PROVIDED ENTRIES
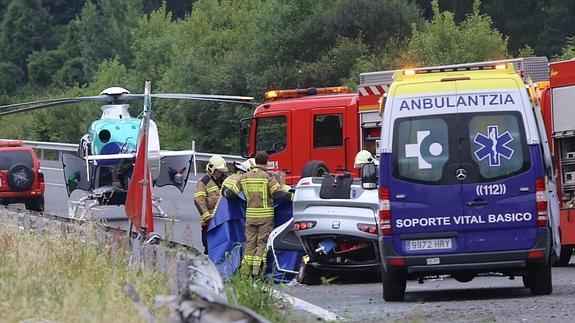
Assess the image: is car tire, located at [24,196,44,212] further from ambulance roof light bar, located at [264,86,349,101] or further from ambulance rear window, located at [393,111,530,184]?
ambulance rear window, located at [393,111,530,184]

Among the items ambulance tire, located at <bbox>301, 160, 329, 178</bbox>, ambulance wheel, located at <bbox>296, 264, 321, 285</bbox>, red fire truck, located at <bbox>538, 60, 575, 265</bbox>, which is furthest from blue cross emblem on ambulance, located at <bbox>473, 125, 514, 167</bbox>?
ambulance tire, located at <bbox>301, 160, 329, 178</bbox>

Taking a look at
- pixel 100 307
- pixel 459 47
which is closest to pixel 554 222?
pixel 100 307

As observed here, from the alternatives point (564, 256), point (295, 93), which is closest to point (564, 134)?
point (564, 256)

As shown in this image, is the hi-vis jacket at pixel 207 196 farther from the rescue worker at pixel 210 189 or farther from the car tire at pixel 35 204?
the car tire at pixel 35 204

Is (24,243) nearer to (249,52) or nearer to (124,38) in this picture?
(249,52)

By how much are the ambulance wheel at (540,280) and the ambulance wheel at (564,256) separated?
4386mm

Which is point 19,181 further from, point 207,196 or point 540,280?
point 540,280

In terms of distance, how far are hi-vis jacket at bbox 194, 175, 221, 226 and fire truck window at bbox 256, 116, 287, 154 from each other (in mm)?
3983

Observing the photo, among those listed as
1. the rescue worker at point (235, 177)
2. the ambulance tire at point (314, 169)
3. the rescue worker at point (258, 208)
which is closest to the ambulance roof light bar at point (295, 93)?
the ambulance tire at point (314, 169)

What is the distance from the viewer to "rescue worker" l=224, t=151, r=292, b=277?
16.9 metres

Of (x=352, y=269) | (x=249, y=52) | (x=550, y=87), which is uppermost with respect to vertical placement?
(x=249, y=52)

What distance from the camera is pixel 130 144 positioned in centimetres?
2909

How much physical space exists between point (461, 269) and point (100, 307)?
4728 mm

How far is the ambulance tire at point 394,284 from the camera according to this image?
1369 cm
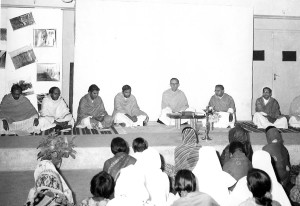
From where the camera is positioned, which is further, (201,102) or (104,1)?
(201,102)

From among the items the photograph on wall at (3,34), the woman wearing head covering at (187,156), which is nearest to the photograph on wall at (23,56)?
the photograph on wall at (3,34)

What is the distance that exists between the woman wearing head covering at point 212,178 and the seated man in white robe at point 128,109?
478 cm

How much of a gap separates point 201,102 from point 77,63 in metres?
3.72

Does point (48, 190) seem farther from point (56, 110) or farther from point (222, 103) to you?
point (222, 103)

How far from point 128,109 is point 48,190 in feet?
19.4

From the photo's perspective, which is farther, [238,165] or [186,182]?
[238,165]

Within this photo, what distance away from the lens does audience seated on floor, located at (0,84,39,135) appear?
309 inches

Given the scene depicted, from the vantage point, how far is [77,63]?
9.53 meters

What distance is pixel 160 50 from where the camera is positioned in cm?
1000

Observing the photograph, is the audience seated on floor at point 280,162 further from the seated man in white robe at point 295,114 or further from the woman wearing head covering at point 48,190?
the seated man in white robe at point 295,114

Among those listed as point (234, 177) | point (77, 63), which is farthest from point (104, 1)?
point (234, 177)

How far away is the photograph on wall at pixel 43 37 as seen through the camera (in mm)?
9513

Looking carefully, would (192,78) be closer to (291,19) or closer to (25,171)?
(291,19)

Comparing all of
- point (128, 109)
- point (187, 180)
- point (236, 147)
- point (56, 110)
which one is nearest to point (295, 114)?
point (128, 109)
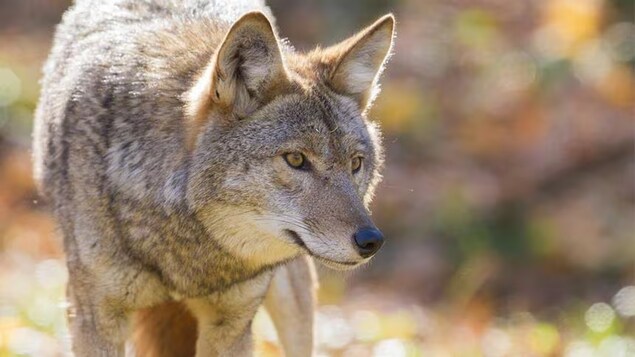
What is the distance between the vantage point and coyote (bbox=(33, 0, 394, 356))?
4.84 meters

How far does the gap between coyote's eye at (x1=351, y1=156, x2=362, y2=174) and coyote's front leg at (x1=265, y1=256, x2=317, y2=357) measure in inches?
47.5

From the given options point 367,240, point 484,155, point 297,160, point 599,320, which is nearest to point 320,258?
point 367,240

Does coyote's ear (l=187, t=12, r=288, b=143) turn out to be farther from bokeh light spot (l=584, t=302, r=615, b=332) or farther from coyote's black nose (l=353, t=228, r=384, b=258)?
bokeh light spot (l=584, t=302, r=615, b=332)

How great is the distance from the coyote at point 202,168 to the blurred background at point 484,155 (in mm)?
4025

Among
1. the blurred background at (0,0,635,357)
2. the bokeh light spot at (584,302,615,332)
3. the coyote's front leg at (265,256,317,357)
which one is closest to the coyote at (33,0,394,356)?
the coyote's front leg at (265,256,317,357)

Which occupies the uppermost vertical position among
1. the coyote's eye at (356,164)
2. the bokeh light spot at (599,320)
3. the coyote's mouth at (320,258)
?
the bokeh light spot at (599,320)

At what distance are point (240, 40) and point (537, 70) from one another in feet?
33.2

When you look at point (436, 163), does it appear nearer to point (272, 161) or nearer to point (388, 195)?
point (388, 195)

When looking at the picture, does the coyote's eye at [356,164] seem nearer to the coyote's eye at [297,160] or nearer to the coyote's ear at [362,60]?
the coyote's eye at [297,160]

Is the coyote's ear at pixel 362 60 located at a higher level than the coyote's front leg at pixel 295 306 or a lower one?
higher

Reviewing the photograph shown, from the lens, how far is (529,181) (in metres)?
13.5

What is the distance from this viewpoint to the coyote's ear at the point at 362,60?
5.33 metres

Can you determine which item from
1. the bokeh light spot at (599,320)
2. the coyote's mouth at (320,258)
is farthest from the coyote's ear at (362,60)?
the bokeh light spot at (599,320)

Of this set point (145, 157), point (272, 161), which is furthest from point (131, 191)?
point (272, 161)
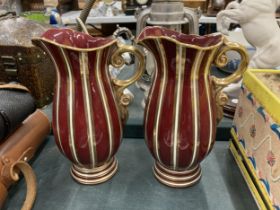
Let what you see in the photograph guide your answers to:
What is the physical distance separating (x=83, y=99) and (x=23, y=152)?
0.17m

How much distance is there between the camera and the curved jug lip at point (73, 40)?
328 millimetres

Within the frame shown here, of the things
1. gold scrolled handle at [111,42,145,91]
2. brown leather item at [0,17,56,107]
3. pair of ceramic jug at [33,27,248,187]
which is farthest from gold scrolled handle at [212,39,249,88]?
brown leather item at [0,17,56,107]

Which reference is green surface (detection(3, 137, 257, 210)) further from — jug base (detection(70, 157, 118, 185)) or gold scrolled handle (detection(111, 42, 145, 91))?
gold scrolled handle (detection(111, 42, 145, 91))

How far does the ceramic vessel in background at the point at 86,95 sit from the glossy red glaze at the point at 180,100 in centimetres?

PROBLEM TO SOLVE
Copy every one of the records above word for word, leaving out the pictures.

SOLUTION TO THIS PROBLEM
Assess the image: is car tire, located at [24,196,44,212] further from ambulance roof light bar, located at [264,86,349,101] or further from ambulance rear window, located at [393,111,530,184]?
ambulance rear window, located at [393,111,530,184]

Among the items ambulance tire, located at <bbox>301, 160, 329, 178</bbox>, ambulance wheel, located at <bbox>296, 264, 321, 285</bbox>, red fire truck, located at <bbox>538, 60, 575, 265</bbox>, which is furthest from blue cross emblem on ambulance, located at <bbox>473, 125, 514, 167</bbox>?
ambulance tire, located at <bbox>301, 160, 329, 178</bbox>

Taking a look at
- pixel 100 307
- pixel 459 47
which is closest to pixel 554 222?
pixel 100 307

As observed here, from the alternatives point (564, 256), point (295, 93), which is closest to point (564, 134)?
point (564, 256)

As shown in this image, is the hi-vis jacket at pixel 207 196 farther from the rescue worker at pixel 210 189 or farther from the car tire at pixel 35 204?
the car tire at pixel 35 204

Is (24,243) nearer to (249,52) or nearer to (124,38) in this picture?
(249,52)

By how much are the ambulance wheel at (540,280) and the ambulance wheel at (564,256) separated?
4386mm

Which is point 19,181 further from, point 207,196 or point 540,280?
point 540,280

In terms of distance, how far are hi-vis jacket at bbox 194, 175, 221, 226 and fire truck window at bbox 256, 116, 287, 154 from each other (in mm)?
3983

Observing the photo, among those listed as
1. the rescue worker at point (235, 177)
2. the ambulance tire at point (314, 169)
3. the rescue worker at point (258, 208)
which is closest to the ambulance roof light bar at point (295, 93)?
the ambulance tire at point (314, 169)

What is the distance from the viewer to "rescue worker" l=224, t=151, r=292, b=277?
16.9 metres

Of (x=352, y=269) | (x=249, y=52) | (x=550, y=87), which is uppermost with respect to vertical placement?
(x=249, y=52)

What distance from the camera is pixel 130 144 positioned in centimetres?
2909

How much physical space exists between point (461, 269) and point (100, 307)?
4728 mm

How far is the ambulance tire at point 394,284 from the camera according to this image?
1369 cm
From where the camera is positioned, which is further, (201,102) or (104,1)?
(201,102)

From among the items the photograph on wall at (3,34), the woman wearing head covering at (187,156), which is nearest to the photograph on wall at (23,56)?
the photograph on wall at (3,34)

What is the distance that exists between the woman wearing head covering at point 212,178 and the seated man in white robe at point 128,109?
478 cm

How much of a gap separates point 201,102 from point 77,63 in metres?
3.72

Does point (48, 190) seem farther from point (56, 110) or farther from point (222, 103) to you?
point (222, 103)

How far from point 128,109 is point 48,190 in feet?
19.4

From the photo's perspective, which is farther, [238,165] or [186,182]?
[238,165]

Within this photo, what distance away from the lens does audience seated on floor, located at (0,84,39,135) appear?
309 inches

Given the scene depicted, from the vantage point, how far is [77,63]?
9.53 meters

What distance is pixel 160 50 from where the camera is positioned in cm?
1000

Observing the photograph, is the audience seated on floor at point 280,162 further from the seated man in white robe at point 295,114 or further from the woman wearing head covering at point 48,190?
the seated man in white robe at point 295,114

Among those listed as point (234, 177) | point (77, 63), which is farthest from point (104, 1)?
point (234, 177)

How far away is the photograph on wall at pixel 43 37 as seen through the camera (in mm)?
9513

Looking carefully, would (192,78) be closer to (291,19) or closer to (25,171)?
(291,19)

Comparing all of
- point (128, 109)
- point (187, 180)
- point (236, 147)
- point (56, 110)
which one is nearest to point (295, 114)?
point (128, 109)
What is the distance between the vantage point and coyote (bbox=(33, 0, 394, 356))?
4.84 meters

How far does the gap between coyote's eye at (x1=351, y1=156, x2=362, y2=174) and coyote's front leg at (x1=265, y1=256, x2=317, y2=357) measure in inches?
47.5

From the given options point 367,240, point 484,155, point 297,160, point 599,320, which is nearest to point 320,258?
point 367,240

Does coyote's ear (l=187, t=12, r=288, b=143) turn out to be farther from bokeh light spot (l=584, t=302, r=615, b=332) or farther from coyote's black nose (l=353, t=228, r=384, b=258)?
bokeh light spot (l=584, t=302, r=615, b=332)

How great is the distance from the coyote at point 202,168 to the blurred background at point 484,155 (in mm)?
4025

Among
1. the blurred background at (0,0,635,357)
2. the bokeh light spot at (584,302,615,332)
3. the coyote's front leg at (265,256,317,357)
which one is closest to the coyote at (33,0,394,356)?
the coyote's front leg at (265,256,317,357)

Which occupies the uppermost vertical position among
1. the coyote's eye at (356,164)
2. the bokeh light spot at (599,320)
3. the coyote's mouth at (320,258)
?
the bokeh light spot at (599,320)

At what distance are point (240, 40) and point (537, 70) from one another in feet?
33.2

When you look at point (436, 163), does it appear nearer to point (272, 161) or nearer to point (388, 195)?
point (388, 195)

When looking at the picture, does the coyote's eye at [356,164] seem nearer to the coyote's eye at [297,160] or nearer to the coyote's ear at [362,60]?
the coyote's eye at [297,160]

Is the coyote's ear at pixel 362 60 located at a higher level than the coyote's front leg at pixel 295 306 or a lower one?
higher

Reviewing the photograph shown, from the lens, how far is (529,181) (in metres)?
13.5

What is the distance from this viewpoint to the coyote's ear at the point at 362,60?
5.33 metres

Can you determine which item from
1. the bokeh light spot at (599,320)
2. the coyote's mouth at (320,258)
is farthest from the coyote's ear at (362,60)?
the bokeh light spot at (599,320)

Of this set point (145, 157), point (272, 161), which is furthest from point (131, 191)?
point (272, 161)
Let what you see in the photograph guide your answers to:
What is the physical distance separating (x=83, y=99) and (x=23, y=152)?
0.17m

How much distance is there between the camera and the curved jug lip at point (73, 40)?
328 millimetres

Within the frame shown here, of the things
1. gold scrolled handle at [111,42,145,91]
2. brown leather item at [0,17,56,107]
3. pair of ceramic jug at [33,27,248,187]
which is farthest from gold scrolled handle at [212,39,249,88]?
brown leather item at [0,17,56,107]

Which reference is green surface (detection(3, 137, 257, 210)) further from — jug base (detection(70, 157, 118, 185)) or gold scrolled handle (detection(111, 42, 145, 91))?
gold scrolled handle (detection(111, 42, 145, 91))

How far does the ceramic vessel in background at the point at 86,95 sit from the glossy red glaze at the point at 180,100 in centimetres?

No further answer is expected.